Sunday, November 01, 2009
There are days like today, when I find myself amazed by my reality. I am going to graduate this year. I'm almost a doctor. Although I have been exhausted, drained, and jaded for much of the past two years, I believe that I am accomplishing something wonderful. I've learned so many life lessons from the hospital I have been rotating at for much of the last year and a half. This place is a rough city hospital with some of the most apathetic and burnt out staff you can imagine encountering, which can make your job so frustrating when all you want to do is help a patient and yet you are met with so much resistance and ignorance. Through this hellish experience, I have learned to value the angels who do care. Believe me, I have been surprised. There were a fair share of catty nurses, but there were also nurses who took the time to guide me through putting in IV lines when my residents wanted me to put them in patients even though I'd never done it before. And then there was Ms. J and Ms. L who are the most amazing Pediatric Hematology/Oncology nurses. They are probably the best nurses I've seen in this hospital so far, which is probably why they were given such an important job. It was fantastic working with them this month, especially because they understood my frustrations.
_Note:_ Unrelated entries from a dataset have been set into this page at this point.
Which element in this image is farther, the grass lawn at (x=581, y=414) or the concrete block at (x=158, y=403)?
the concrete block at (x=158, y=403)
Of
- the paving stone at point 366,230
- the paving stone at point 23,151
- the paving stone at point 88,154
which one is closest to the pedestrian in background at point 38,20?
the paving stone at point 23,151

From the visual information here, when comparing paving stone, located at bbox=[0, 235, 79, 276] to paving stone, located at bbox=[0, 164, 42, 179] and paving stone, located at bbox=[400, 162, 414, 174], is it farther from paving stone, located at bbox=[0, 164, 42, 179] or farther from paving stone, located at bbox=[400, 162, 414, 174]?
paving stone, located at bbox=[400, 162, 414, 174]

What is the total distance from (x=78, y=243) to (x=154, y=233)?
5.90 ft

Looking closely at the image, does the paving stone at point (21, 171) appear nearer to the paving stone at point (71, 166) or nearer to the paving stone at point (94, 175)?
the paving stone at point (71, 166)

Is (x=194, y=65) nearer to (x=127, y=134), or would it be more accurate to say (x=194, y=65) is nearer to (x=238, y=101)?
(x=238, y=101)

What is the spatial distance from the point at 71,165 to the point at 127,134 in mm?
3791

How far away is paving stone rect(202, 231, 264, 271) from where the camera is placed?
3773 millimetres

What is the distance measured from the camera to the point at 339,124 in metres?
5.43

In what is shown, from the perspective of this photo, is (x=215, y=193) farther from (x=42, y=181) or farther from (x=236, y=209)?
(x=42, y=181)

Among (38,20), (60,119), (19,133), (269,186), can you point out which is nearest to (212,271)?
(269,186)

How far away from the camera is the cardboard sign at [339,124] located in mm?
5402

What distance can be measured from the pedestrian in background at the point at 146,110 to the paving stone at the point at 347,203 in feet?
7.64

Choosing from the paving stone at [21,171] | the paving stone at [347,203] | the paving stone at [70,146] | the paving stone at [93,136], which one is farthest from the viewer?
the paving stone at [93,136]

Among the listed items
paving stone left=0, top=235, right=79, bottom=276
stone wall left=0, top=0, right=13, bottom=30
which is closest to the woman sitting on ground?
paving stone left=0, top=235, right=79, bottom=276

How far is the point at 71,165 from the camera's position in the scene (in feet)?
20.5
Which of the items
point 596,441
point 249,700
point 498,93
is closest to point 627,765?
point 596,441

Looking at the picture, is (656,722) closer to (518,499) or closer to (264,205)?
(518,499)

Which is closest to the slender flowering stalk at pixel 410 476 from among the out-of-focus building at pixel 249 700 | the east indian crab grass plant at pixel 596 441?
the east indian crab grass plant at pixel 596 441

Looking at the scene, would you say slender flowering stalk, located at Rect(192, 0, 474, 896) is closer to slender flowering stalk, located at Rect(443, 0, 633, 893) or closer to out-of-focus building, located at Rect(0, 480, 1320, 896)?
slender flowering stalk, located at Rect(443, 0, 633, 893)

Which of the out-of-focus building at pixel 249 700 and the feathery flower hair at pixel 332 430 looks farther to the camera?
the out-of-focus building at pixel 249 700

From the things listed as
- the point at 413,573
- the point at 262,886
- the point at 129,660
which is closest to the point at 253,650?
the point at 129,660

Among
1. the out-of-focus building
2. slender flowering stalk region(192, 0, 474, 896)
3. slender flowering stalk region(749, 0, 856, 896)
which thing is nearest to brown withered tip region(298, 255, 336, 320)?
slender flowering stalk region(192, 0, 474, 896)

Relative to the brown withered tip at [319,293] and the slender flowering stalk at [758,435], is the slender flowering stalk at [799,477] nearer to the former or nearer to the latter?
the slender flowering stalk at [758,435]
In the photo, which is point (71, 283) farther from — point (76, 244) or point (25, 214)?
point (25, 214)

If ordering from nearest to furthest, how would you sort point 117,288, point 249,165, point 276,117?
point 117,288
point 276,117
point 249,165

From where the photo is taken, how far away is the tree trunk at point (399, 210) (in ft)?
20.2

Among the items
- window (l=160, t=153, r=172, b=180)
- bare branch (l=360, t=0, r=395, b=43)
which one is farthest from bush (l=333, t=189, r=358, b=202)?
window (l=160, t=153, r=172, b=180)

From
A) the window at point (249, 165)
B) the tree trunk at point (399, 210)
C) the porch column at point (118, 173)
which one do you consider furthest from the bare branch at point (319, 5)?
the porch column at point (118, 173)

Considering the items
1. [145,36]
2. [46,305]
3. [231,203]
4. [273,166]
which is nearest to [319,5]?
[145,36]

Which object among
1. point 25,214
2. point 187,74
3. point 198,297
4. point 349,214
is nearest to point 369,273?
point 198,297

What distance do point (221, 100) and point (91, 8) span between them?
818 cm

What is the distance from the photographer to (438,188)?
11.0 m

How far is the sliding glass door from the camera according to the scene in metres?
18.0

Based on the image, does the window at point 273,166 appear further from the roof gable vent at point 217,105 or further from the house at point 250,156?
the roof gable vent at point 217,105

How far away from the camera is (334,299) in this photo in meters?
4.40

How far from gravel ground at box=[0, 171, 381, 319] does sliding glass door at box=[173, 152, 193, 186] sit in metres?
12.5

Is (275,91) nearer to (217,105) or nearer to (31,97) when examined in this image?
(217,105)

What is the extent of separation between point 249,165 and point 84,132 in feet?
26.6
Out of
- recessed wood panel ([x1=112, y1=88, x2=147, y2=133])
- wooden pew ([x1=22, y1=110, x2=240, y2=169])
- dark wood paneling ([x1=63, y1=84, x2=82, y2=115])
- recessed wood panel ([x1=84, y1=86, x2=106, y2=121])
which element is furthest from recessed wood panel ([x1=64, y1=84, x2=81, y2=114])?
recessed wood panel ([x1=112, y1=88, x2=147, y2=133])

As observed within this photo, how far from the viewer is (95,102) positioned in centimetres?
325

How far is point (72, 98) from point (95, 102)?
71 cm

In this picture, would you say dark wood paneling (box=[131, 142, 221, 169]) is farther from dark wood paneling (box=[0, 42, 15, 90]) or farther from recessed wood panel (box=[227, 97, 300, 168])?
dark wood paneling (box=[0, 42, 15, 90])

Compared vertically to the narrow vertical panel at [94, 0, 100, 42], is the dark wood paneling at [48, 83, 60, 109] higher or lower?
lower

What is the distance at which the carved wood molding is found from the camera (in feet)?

But, on Friday, when I was chatting with Ms. J, she helped me realize the beauty of going to medical school at university whose patient population is underserved. Our system is overwhelmed and for that reason, students get the opportunity to behave as physicians. And, since there is so much apathy and burn-out amongst the physicians and nurses, I was able to help my patients much more by advocating for them and cutting through the dysfunctional system to get things done for them. This was the cause of much of my stress and burn-out and loss of faith in humanity at the time, but now I am so proud of myself. I know I helped very sick underserved patients and provided them with much better care than what they otherwise would have recieved had I not been there. That is the best reward I can think of. <3
Wednesday, September 16, 2009
Thursday, September 10, 2009
Tonight I was reading through an old blog of mine and it struck me how much I have evolved and learned over the last few years. Medical school helped me grow into a much stronger person. I forget how fragile and afraid I was. I still am in many ways. But, I have become a much braver person, because medical school challenged me to grow. For that, I am forever grateful.
Thursday, September 03, 2009

After I got home, I decided to try out picnik, which is amazing and, oh, so much fun! I am so amazed at the results. I feel like I am cheating, though!

I'm signing off for tonight. Have a beautiful evening. Sweet dreams.